In the business environment in which we work, aimed at companies and influenced by continuous technological developments, it has always been quite complicated to overcome certain barriers standing between what suppliers propose and what the customers finally decide to acquire.
Historically we have relied on tools for calculating return on investment, arguments for which we proposed use cases easily understood by not necessarily technologically-minded customers, etc
In short, we required measures that offered a business argument in order to sell a more easily understandable value for people who, in most cases, did not understand the technological basis of what they were being offered.
Even so, the task was arduous and complex, and in many cases, with low or insufficient results.
Fortunately, yet not as quickly as we all would have liked, we have been learning from the experience and we have been gradually focusing our aim.
- There are barriers that, from my point of view, are already being overcome or are in the process of being removed:
The availability of deployment and business models that facilitate adoptions (cloud, pay-per-use).These models facilitate adoption since they do not require committed investment. The costs are predictable, flexible and allow acquisition of only what is actually necessary.
- Simplicity of use and focus on elements of added value.It is something that the consumer market has taught us over many years, and fortunately, we have understood and incorporated it.

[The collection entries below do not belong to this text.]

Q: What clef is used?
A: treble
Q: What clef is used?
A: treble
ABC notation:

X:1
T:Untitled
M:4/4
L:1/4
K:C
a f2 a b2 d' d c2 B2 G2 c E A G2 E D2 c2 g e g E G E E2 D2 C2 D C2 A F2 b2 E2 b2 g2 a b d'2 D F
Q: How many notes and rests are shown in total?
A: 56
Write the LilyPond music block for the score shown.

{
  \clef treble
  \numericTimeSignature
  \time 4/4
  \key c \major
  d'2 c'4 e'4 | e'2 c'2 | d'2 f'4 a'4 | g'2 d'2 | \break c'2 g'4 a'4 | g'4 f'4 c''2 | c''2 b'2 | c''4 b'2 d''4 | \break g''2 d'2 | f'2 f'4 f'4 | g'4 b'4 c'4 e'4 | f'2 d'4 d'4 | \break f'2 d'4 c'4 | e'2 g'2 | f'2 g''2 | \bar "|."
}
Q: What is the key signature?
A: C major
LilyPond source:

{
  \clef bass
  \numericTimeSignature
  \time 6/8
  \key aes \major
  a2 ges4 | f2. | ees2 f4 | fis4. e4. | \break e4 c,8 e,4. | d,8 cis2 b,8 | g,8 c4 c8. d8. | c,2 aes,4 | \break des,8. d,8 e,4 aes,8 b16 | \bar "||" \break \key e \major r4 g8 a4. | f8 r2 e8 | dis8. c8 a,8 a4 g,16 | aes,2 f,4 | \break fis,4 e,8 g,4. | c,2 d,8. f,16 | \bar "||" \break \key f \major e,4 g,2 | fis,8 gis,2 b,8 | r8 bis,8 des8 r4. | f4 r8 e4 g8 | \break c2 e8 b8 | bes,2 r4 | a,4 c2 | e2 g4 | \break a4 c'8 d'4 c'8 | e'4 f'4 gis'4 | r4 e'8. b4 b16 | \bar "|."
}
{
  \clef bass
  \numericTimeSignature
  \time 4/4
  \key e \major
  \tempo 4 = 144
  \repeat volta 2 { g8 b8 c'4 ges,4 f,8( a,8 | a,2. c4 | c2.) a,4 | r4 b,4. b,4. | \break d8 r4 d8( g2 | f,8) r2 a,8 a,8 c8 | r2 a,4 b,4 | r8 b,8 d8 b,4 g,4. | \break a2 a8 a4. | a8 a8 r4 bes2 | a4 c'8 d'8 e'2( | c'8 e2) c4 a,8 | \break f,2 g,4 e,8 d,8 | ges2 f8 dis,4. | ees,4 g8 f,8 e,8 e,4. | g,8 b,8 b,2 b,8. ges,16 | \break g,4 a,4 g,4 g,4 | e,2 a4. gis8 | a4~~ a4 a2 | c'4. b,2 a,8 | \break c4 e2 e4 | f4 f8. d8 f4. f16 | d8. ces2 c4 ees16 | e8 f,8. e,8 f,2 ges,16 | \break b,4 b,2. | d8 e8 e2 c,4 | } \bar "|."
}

- Integration into the corporate business environment.
A vertical approach makes increasingly more sense. We begin from what the customer values to optimize their business (or their needs for public service in the case of public administrations), and integrate what truly adds value in that existing business environment.
But there is an additional element that for some time, with the new generations of business users, has become gradually important, and that will continue to grow in importance over time.
The arrival of millennials* in the professional environment has led to elements that were acquired natively by this group that have become important: the attractiveness of the service or the way in which it is accessed, how versatile it is, accessibility from any environment; in short, elements that have been already important in the consumer market for many years.
Companies now need to make working with them attractive and motivating for these new generations.
We must convince decision-makers, but we also have to create something that users love; they must enjoy their new working environment.
*Millennial describes a generation of people born between the 80s and the late 90s or at the beginning of the second millennium.
In this case, I mention this term to emphasize the fact that they have grown up in an environment of economic boom and continuous technological advances; Essentially, in an information society in which, naturally, they have acquired some uses and customs that facilitate the use of innovation and its incorporation into everyday life.